§ **Passage shown**
========================================================================
- Born: 1949
- Died: 19 September 2012 (aged 62–63)
- Known for: poetry, painting

= Tommy McHugh =

British artist and poet (1949–2012)

Tommy McHugh (1949 – 19 September 2012) was a British artist and poet. In his early life, McHugh was a builder and was also involved in youth crimes. When he was 51, he suffered a stroke on both sides of his brain that resulted in two burst blood vessels. He was in a coma for a week and acquired savant syndrome.

== Injury ==

In January 2001, McHugh was said to have "attempted to defecate in a rush following a knock on the toilet door", during which process he’d strained to the point of having a severed artery in the frontal and temporal lobes of his brain, causing him to haemorrhage.

While relearning after his stroke, McHugh started to paint and write poetry relentlessly, pursuing creative work for many hours per day. He also experienced an identity crisis which was most likely the motivation for his artistic outputs.

In an attempt to figure out the cause of his sudden personality change, McHugh wrote to and worked with two neuroscientists: Alice Flaherty from Harvard Medical School and Mark Lythgoe from University College London. A paper has been published about their discoveries.

== Death ==
McHugh died on the 19th of September, 2012 from cancer. Before his death, McHugh said that his strokes "have given [him] 11 years of a magnificent adventure that nobody could have expected."
========================================================================
§ **Stored data**

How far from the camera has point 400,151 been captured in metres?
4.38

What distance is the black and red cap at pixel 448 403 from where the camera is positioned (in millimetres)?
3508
========================================================================
§ **Tasks to perform**
• a. Edit the part of the Tommy McHugh article that opens with the words containing "- Born: 1949" and closes with "acquired savant syndrome.", putting "petty crimes" in place of "youth crimes".
• b. Answer these from the Tommy McHugh article:
(i) In what month and year did McHugh's injury occur?
(ii) Which institution was Alice Flaherty from?
(iii) What did McHugh die from?
• c. Please explain, using the Tommy McHugh article, why McHugh wrote to and worked with two neuroscientists.
The data has no role in this work.

§ **Problem solutions**
• a.
- Born: 1949
- Died: 19 September 2012 (aged 62–63)
- Known for: poetry, painting

= Tommy McHugh =

British artist and poet (1949–2012)

Tommy McHugh (1949 – 19 September 2012) was a British artist and poet. In his early life, McHugh was a builder and was also involved in petty crimes. When he was 51, he suffered a stroke on both sides of his brain that resulted in two burst blood vessels. He was in a coma for a week and acquired savant syndrome.

• b.
(i) January 2001
(ii) Harvard Medical School
(iii) Cancer

• c. He wanted to figure out the cause of his sudden personality change after the stroke. He worked with Alice Flaherty of Harvard Medical School and Mark Lythgoe of University College London.